>> begin TEXT TO READ

In round 12, Staines scored two tries as Penrith defeated Manly 42-12 at Brookvale Oval.  Staines became the first player in 83 years to score six tries from the opening two games in his career.

2021
In round 5 of the 2021 NRL season, Staines scored two tries for Penrith in a 30-10 victory over Canberra.

In round 9 against Cronulla-Sutherland, he scored a hat-trick in a 48-0 victory.

In round 10, he scored two tries for Penrith in a 48-12 victory over the Gold Coast.
In round 12, he scored two tries in a 30-4 victory over the bottom placed Canterbury side.

In round 18, he scored two tries for Penrith in their victory over the New Zealand Warriors.
Staines played a total of 21 games for Penrith in the 2021 NRL season but was not selected for Penrith's grand final team which defeated South Sydney to claim their third premiership.

>> end TEXT TO READ
>> begin SUPPLIED INFORMATION

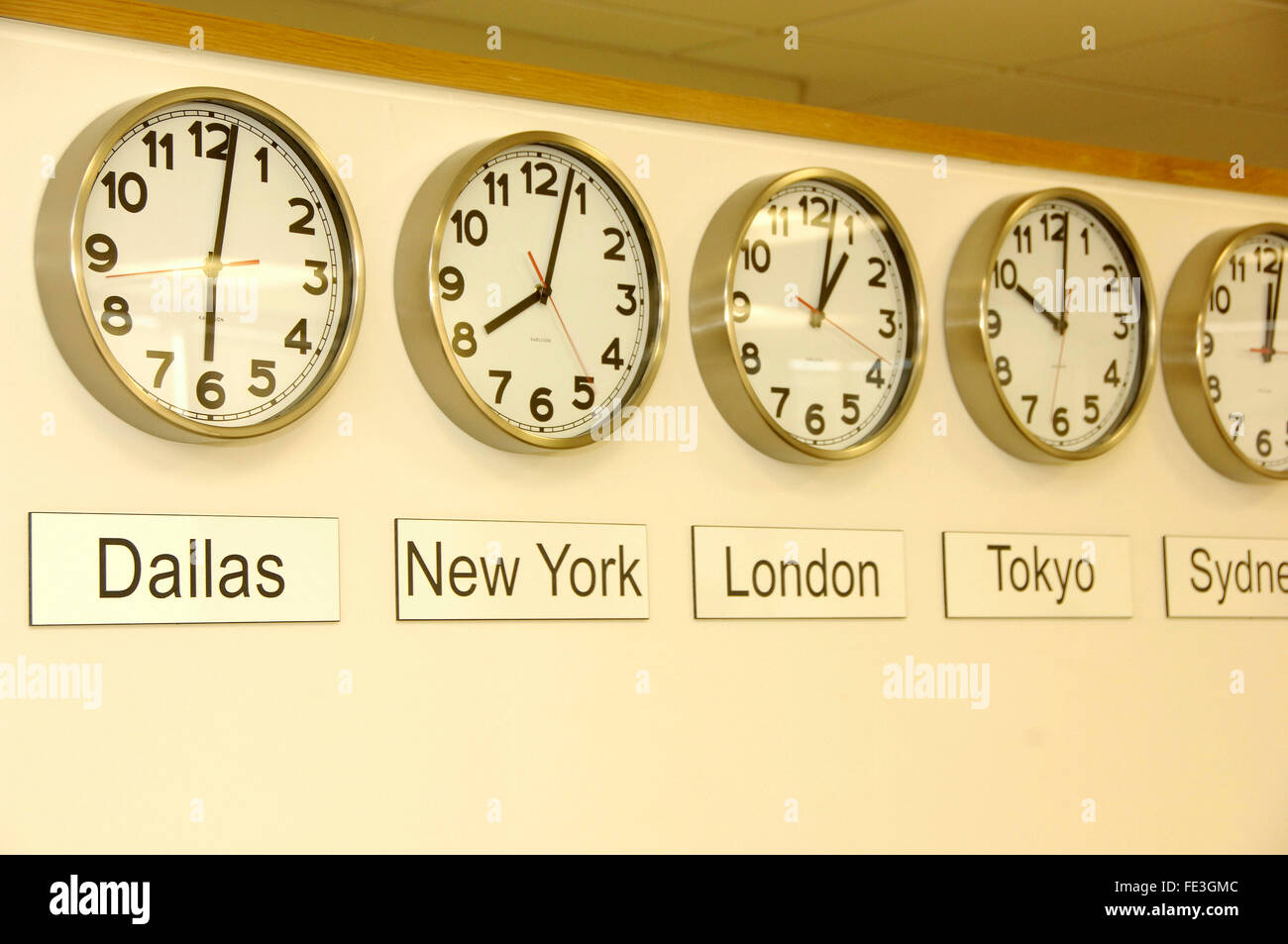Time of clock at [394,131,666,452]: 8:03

>> end SUPPLIED INFORMATION
>> begin SUPPLIED INFORMATION

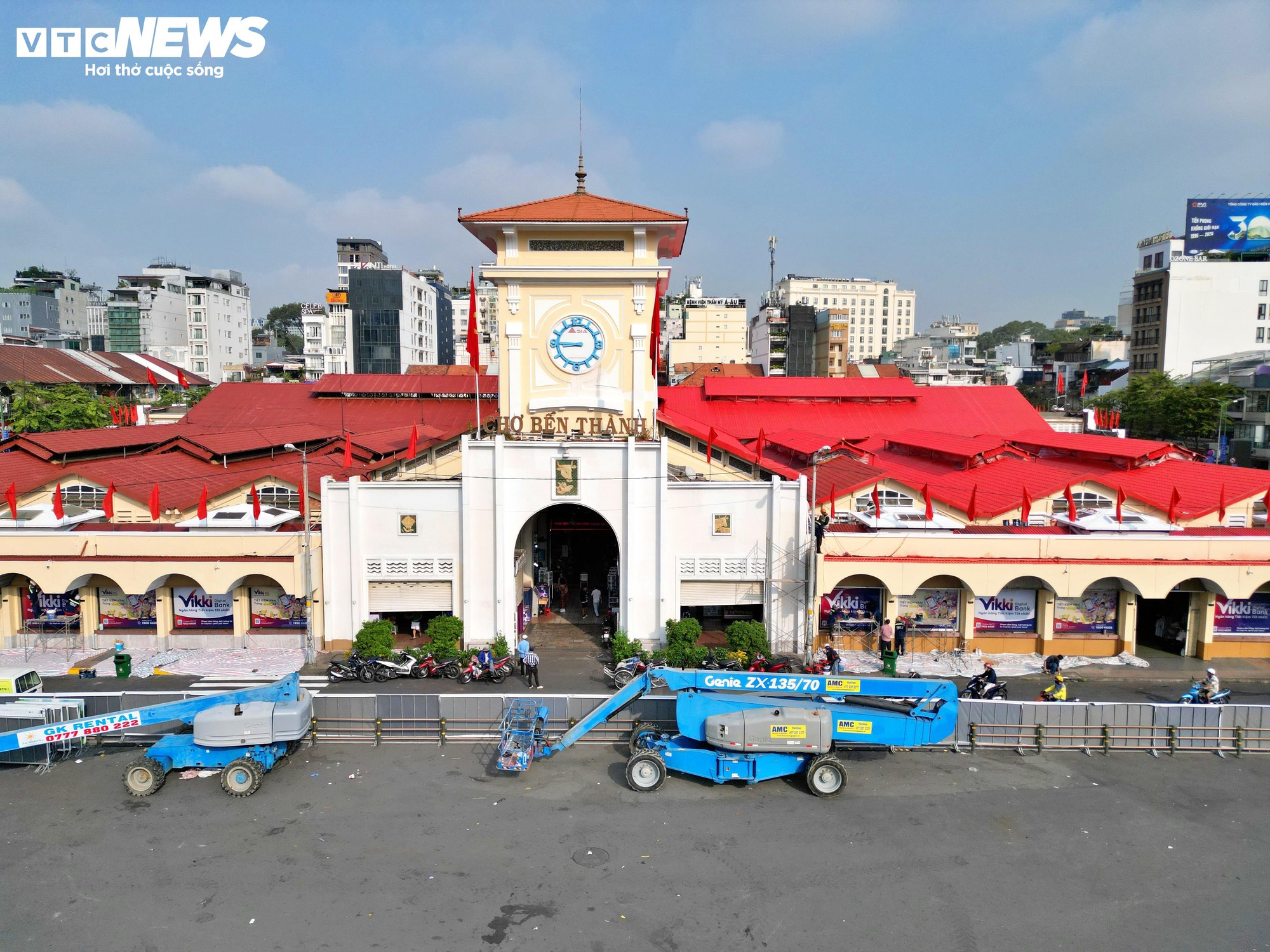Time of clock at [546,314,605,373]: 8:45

>> end SUPPLIED INFORMATION
>> begin SUPPLIED INFORMATION

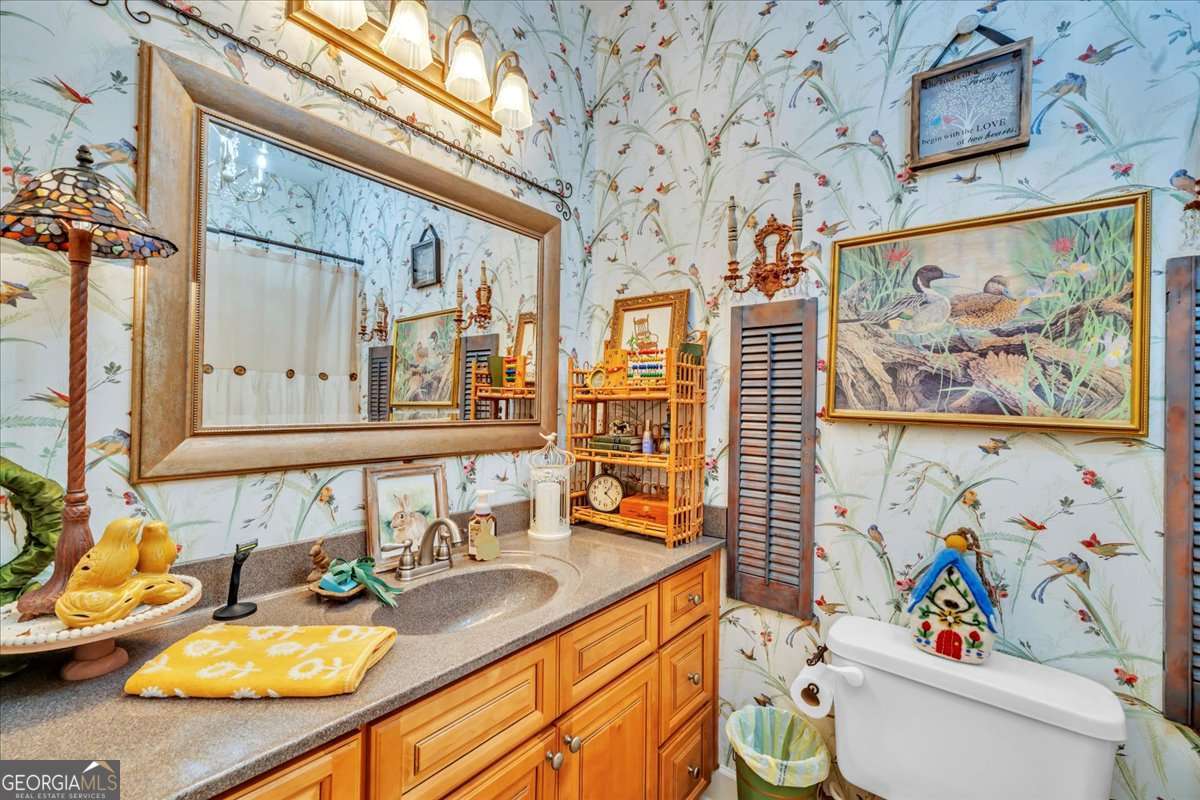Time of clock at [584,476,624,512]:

>> end SUPPLIED INFORMATION

» **WRITTEN TASKS**
**a.** Please answer these questions from the Staines text, one line each:
(i) What was the score when Penrith beat Canberra in round 5 of the 2021 NRL season?
(ii) Which team did Staines score a hat-trick against in round 9?
(iii) How many games did Staines play for Penrith in the 2021 NRL season?
**b.** Write the next few sentences of the Staines text, picking up after its final sentence.

» **ANSWERS TO THE TASKS**
**a.**
(i) 30-10
(ii) Cronulla-Sutherland
(iii) 21

**b.**
2022
Staines spent most of the 2022 NRL season in the NSW Cup with Ivan Cleary deciding to go with Taylan May and Brian To'o as the preferred wing options.  Staines was called into the Penrith side for the preliminary final against South Sydney as a replacement for the injured May.  Staines later kept his place for the 2022 NRL Grand Final as May had not recovered from his hamstring injury.
Staines played on the wing for Penrith in their grand final victory over Parramatta scoring a try in the second half.
On 20 October, Staines joined the Wests Tigers in a swap deal with Tyrone Peachey.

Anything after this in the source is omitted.